§ Фрагмент страницы:

+ + + + + + +

Очаги гражданского общества впервые появились в России в 1970-е годы XIX века и исчезли в 1917 году; политика в строгом смысле слова возникла в 1905 году и кончилась в 1917–1918 годах (формально с «мятежом» левых эсеров, по сути — с разгоном «учредилки»). Подчеркну, что и гражданское общество, и политика в пореформенной России носили уродливо-ублюдочный, часто фарсово-карикатурный характер.
Второе пришествие политики и гражданского общества — ещё более фарсовое и уродливое — состоялось в конце 1980-х годов прошлого столетия как результат разложения советского коммунизма. На этот раз они оказались ещё более слабыми и менее жизнеспособными.
Русская история показывает, что по мере формирования её новых структур социальное пространство политики и гражданского общества сжимается. Иными словами, в русской истории гражданское общество и политика суть показатели упадка и регресса системы, а не подъёма и прогресса. Русские проблемы, будь то снизу или сверху, не решаются ни политическим, ни граждански-общественным способом. Это не хорошо и не плохо — это реальность.
Впрочем, и на современном Западе нарастает процесс если не упадка, то ослабления-отступления нации-государства, политической сферы и гражданского общества. Связано это с неолиберальной трансформацией позднего капитализма, который перестаёт нуждаться во многих прежних своих институтах, структурах и сферах и начинает обеспечивать проблемы капиталистического накопления иными способами.
В этом плане у деполитизации и десивилизации постсоветского социума — не только русские властные корни и причины, но и мировые неолиберальные: неолиберальному brave new world’у ни политика, ни гражданственность не нужны, и легче всего они искореняются там, где никогда не были сильны.

+ + + + + + +

§ Извлечённые записи:

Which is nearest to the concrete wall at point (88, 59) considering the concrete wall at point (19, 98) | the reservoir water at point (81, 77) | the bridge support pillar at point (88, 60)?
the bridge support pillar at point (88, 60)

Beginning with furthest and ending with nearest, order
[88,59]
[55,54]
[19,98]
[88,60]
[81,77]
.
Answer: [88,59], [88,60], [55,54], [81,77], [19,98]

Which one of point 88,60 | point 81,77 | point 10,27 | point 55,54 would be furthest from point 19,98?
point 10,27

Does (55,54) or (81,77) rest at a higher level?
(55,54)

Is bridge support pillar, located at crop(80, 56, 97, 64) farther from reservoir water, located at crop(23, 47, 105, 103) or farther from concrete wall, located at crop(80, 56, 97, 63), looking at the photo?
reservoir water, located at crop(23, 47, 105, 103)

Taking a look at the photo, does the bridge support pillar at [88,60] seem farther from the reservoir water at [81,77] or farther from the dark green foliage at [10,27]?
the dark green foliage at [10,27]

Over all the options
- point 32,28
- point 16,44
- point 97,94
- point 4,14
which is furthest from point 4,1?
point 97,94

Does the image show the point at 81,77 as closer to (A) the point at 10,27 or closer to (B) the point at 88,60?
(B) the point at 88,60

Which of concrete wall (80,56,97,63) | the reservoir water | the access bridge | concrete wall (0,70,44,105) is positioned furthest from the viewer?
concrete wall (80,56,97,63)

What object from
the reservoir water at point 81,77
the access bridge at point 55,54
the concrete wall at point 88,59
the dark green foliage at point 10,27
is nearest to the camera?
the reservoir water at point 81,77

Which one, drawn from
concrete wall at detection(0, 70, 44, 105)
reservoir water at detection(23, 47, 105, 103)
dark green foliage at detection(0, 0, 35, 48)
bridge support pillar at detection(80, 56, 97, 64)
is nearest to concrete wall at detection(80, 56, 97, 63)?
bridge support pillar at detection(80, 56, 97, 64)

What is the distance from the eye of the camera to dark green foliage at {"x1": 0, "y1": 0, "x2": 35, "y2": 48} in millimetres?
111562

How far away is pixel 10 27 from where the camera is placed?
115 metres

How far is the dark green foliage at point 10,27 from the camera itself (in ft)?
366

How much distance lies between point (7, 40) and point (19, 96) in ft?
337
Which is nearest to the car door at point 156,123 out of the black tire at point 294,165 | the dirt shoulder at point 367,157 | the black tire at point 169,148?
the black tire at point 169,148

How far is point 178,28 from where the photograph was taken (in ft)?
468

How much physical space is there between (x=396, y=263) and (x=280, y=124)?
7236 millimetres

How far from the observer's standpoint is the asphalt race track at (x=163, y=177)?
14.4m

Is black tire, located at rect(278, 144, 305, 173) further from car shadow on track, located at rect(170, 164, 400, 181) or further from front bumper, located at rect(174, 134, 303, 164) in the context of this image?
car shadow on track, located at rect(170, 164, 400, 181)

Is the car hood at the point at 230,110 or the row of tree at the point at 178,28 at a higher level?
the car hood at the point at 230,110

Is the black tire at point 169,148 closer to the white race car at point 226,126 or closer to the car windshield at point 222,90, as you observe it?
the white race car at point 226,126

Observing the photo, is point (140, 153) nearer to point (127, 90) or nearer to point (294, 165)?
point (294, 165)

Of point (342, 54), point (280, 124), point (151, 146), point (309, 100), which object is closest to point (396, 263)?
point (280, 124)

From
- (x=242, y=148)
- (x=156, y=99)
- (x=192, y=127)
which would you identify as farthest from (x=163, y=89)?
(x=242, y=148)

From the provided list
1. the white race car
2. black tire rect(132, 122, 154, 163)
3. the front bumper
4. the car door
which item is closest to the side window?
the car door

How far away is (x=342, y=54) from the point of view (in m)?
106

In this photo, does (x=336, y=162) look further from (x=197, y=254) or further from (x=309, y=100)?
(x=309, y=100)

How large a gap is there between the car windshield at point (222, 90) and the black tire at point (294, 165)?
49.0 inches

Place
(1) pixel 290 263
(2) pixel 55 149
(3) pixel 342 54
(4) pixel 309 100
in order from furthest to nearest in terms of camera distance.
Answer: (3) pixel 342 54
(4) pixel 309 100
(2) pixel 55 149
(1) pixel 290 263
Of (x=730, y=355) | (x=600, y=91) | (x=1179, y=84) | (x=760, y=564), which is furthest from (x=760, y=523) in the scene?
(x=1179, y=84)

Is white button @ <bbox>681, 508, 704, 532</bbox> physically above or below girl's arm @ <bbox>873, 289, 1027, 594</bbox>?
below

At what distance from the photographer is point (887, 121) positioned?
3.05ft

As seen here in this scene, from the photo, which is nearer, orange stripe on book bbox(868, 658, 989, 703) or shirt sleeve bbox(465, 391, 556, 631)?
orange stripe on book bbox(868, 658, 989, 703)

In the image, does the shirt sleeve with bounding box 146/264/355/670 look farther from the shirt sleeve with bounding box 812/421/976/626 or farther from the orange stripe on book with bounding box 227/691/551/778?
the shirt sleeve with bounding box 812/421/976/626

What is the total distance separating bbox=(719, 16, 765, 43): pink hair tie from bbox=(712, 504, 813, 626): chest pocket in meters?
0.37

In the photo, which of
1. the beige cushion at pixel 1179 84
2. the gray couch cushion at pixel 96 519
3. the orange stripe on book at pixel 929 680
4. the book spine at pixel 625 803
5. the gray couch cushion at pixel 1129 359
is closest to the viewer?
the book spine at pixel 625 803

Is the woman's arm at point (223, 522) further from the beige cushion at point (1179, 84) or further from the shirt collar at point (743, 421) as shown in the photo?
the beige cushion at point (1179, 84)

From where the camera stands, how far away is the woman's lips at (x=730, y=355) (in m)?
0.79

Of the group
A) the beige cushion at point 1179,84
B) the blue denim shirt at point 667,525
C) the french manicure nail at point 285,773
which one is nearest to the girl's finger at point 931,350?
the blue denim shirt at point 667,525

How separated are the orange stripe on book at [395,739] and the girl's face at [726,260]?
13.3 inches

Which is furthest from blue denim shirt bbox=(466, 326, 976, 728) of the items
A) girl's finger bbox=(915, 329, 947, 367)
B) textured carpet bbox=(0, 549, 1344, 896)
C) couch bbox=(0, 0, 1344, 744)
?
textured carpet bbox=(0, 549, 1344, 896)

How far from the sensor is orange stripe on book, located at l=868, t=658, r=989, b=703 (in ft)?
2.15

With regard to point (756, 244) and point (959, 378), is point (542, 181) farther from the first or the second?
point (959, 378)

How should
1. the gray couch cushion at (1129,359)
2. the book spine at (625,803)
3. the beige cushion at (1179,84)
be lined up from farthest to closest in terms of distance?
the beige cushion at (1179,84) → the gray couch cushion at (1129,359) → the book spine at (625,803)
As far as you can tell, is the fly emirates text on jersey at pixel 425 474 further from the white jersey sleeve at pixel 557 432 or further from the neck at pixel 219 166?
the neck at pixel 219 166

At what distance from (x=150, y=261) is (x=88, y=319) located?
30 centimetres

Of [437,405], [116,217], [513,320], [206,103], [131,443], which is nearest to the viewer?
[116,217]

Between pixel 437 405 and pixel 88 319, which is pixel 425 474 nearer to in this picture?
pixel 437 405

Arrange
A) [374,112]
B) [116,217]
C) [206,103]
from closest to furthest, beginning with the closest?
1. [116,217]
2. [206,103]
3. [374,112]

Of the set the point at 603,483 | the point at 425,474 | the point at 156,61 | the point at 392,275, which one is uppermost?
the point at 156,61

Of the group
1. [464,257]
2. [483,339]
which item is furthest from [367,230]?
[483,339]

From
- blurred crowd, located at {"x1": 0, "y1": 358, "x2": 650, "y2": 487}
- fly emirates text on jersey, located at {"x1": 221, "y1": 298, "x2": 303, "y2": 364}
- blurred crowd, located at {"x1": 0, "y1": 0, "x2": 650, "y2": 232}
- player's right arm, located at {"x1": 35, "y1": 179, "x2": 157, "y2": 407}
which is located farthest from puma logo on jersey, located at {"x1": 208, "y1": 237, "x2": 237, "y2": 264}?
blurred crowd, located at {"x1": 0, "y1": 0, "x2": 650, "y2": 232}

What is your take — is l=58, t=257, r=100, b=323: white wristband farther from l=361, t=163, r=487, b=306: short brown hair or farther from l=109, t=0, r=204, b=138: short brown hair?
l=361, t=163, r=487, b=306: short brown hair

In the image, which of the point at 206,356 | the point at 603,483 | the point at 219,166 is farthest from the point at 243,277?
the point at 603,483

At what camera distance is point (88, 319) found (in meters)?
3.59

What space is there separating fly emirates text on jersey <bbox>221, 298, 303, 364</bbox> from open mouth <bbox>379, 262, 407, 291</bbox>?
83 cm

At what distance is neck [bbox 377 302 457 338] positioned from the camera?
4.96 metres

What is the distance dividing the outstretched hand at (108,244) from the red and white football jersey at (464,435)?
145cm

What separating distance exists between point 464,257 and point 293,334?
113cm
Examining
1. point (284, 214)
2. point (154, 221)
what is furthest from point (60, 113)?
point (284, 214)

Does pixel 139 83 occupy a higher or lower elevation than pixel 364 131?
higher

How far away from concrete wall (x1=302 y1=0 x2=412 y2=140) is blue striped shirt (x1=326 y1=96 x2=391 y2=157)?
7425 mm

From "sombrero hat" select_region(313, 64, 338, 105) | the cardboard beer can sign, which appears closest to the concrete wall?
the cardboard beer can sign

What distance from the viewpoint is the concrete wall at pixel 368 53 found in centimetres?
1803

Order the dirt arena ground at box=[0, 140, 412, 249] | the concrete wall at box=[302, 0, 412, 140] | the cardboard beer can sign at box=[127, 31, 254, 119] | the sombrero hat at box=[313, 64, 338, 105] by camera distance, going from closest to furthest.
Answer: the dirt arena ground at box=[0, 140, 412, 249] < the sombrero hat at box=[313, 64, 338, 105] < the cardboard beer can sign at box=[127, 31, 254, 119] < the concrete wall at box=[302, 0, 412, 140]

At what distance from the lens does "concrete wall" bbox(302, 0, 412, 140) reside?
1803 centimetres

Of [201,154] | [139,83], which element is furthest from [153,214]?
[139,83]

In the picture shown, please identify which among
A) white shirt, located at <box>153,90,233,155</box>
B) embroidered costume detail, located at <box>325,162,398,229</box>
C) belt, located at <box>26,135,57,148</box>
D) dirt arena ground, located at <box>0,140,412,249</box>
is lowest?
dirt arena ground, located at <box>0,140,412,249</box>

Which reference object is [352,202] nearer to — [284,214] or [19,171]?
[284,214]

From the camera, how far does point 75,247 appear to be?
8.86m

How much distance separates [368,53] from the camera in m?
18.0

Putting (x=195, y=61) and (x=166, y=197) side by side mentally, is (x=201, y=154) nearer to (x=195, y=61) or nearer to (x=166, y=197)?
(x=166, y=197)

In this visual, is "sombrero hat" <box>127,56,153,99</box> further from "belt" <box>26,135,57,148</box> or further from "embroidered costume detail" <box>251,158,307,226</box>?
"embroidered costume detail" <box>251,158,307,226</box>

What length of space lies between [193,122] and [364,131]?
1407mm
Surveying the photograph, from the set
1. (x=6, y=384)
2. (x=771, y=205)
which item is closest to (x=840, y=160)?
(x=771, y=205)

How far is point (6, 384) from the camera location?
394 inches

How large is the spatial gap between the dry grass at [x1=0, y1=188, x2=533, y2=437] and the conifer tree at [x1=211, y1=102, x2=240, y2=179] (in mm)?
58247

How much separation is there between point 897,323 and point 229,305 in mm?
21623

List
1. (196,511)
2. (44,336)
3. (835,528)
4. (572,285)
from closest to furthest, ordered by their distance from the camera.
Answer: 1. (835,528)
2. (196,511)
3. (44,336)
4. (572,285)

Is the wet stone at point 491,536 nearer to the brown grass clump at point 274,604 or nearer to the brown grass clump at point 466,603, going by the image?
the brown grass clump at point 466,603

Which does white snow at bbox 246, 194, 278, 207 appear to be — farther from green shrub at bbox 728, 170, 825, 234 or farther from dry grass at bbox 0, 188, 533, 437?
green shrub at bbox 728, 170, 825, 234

+ + + + + + +

§ Задание:
Выведите полностью и дословно фрагмент о гражданском обществе и политике в России, приведённый выше перед записями.

§ Результат выполнения:
Очаги гражданского общества впервые появились в России в 1970-е годы XIX века и исчезли в 1917 году; политика в строгом смысле слова возникла в 1905 году и кончилась в 1917–1918 годах (формально с «мятежом» левых эсеров, по сути — с разгоном «учредилки»). Подчеркну, что и гражданское общество, и политика в пореформенной России носили уродливо-ублюдочный, часто фарсово-карикатурный характер.
Второе пришествие политики и гражданского общества — ещё более фарсовое и уродливое — состоялось в конце 1980-х годов прошлого столетия как результат разложения советского коммунизма. На этот раз они оказались ещё более слабыми и менее жизнеспособными.
Русская история показывает, что по мере формирования её новых структур социальное пространство политики и гражданского общества сжимается. Иными словами, в русской истории гражданское общество и политика суть показатели упадка и регресса системы, а не подъёма и прогресса. Русские проблемы, будь то снизу или сверху, не решаются ни политическим, ни граждански-общественным способом. Это не хорошо и не плохо — это реальность.
Впрочем, и на современном Западе нарастает процесс если не упадка, то ослабления-отступления нации-государства, политической сферы и гражданского общества. Связано это с неолиберальной трансформацией позднего капитализма, который перестаёт нуждаться во многих прежних своих институтах, структурах и сферах и начинает обеспечивать проблемы капиталистического накопления иными способами.
В этом плане у деполитизации и десивилизации постсоветского социума — не только русские властные корни и причины, но и мировые неолиберальные: неолиберальному brave new world’у ни политика, ни гражданственность не нужны, и легче всего они искореняются там, где никогда не были сильны.